16. Since there is an essential failure in the judgment of Disciplinary Enquiry Authority, we are of the opinion that the consequential order requires interference. We are also satisfied that the explanation given as Ext.P10 in 1991 and the offer to recoup the loss was insufficient to enable the Government to come to a decision that whatever be the amount of loss, the appellant was liable to shoulder it. A blame worthy conduct alleged requires to be substantiated, even in disciplinary proceedings, as it involves civil consequences to the officer concerned. Petitioner is justified in pointing out that the decision of the Calcutta High Court reported in J. Mc. Gaffin v. L.I.C. of India comes to his rescue. Admissions can be acted upon only if they are unqualified. We do not find any unqualified admission either in Ext.P10 or in Ext.P2. In such circumstances, Ext.P5 as well as the appellate order deserve to be quashed.

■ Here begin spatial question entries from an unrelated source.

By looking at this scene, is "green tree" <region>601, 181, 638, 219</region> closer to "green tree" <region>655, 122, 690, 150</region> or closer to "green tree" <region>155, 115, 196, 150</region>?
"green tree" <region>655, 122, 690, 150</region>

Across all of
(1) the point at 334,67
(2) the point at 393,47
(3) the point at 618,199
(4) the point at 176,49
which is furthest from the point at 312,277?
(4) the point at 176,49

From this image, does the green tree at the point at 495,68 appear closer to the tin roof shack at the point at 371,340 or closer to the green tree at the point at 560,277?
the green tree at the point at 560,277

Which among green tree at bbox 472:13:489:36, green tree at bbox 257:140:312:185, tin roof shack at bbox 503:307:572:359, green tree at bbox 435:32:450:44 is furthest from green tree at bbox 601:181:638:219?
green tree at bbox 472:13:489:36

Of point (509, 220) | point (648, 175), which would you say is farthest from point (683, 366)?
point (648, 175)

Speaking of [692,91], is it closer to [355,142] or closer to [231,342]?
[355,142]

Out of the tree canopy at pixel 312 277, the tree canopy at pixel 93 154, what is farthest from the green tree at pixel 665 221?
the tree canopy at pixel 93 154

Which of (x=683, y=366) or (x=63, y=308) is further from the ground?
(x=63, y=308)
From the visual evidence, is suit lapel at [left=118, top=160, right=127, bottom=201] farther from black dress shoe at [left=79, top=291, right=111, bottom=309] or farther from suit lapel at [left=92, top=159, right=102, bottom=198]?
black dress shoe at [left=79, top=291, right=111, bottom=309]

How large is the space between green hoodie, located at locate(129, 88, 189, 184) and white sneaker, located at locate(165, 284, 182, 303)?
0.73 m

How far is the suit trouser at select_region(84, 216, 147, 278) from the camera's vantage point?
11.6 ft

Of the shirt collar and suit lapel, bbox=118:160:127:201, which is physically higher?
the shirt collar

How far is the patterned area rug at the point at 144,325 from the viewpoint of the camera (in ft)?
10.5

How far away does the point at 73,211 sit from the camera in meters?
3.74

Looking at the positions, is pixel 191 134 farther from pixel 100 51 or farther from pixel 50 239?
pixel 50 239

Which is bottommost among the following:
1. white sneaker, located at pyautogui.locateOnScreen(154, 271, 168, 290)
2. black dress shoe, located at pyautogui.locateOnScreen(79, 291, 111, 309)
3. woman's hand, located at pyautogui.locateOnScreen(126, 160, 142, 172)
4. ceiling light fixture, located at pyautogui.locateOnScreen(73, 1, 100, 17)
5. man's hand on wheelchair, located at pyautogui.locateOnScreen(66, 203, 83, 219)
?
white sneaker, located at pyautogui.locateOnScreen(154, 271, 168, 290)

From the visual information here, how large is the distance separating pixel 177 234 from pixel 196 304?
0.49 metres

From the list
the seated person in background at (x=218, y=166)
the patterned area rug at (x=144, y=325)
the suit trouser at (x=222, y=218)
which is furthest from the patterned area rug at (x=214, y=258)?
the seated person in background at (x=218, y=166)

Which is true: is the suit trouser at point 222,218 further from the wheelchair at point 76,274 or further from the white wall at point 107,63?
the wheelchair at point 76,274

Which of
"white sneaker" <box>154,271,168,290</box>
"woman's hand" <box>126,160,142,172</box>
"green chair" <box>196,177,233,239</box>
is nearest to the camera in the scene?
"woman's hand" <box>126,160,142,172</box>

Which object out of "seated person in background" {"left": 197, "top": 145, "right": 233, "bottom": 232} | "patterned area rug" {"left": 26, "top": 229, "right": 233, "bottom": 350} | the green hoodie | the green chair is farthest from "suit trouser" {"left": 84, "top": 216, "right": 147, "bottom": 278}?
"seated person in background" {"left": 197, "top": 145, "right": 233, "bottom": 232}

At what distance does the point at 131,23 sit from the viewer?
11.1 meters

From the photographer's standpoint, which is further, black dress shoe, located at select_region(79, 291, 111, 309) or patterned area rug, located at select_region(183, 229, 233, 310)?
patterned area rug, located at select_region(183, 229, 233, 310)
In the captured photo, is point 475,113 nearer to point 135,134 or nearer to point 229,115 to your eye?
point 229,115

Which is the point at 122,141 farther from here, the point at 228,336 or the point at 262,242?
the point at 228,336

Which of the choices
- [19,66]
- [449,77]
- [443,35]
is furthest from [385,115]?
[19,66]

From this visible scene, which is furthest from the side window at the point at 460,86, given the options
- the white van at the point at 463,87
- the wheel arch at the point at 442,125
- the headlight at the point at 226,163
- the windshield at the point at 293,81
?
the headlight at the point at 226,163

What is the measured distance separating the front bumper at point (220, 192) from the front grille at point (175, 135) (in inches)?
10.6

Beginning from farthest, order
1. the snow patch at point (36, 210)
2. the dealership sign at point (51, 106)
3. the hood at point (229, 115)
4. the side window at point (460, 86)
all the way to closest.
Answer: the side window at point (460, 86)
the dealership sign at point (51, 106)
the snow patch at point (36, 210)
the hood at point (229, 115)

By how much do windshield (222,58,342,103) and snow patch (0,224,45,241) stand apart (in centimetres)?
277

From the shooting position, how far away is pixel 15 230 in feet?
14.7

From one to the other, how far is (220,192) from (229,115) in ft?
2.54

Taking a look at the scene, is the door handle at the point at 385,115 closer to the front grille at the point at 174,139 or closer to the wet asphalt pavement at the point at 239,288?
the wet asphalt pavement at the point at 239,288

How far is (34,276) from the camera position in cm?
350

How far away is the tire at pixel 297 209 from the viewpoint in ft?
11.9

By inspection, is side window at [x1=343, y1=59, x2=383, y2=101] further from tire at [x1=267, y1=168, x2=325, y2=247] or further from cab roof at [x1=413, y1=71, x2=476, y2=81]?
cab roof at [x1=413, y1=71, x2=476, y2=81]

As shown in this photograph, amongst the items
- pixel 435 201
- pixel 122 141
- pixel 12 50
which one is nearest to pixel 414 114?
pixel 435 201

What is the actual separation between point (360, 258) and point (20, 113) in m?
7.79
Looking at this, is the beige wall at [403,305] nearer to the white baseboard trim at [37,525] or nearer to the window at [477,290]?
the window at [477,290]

17. After a lapse of about 12 years, it may be difficult for the Government to start the proceedings de novo. But, the Government Pleader points out that when there is a technical defect in the procedure of conducting disciplinary proceedings, opportunity to the Government to make a reappraisal cannot be denied. We find that she is justified in making such submission. We quash the impugned orders, but simultaneously give liberty to the Government to proceed further in the matter if they deem that there is sufficient justification for this course to be followed. If a proposal is there to continue with proceedings as against the appellant, he has to be informed of the above, within three months from today. Thereafter, within another three months, the proceedings are to be concluded. If there is default in any of the above, the appellant should get the benefit and the respondents would have to disburse and reimburse whatever dues that might be payable to him, as if he had not been subjected to any disability. If further proceedings are taken, appropriate decisions will have to be made and communicated to him within the deadline as prescribed.

The Writ Appeal is allowed, in terms as above. No costs.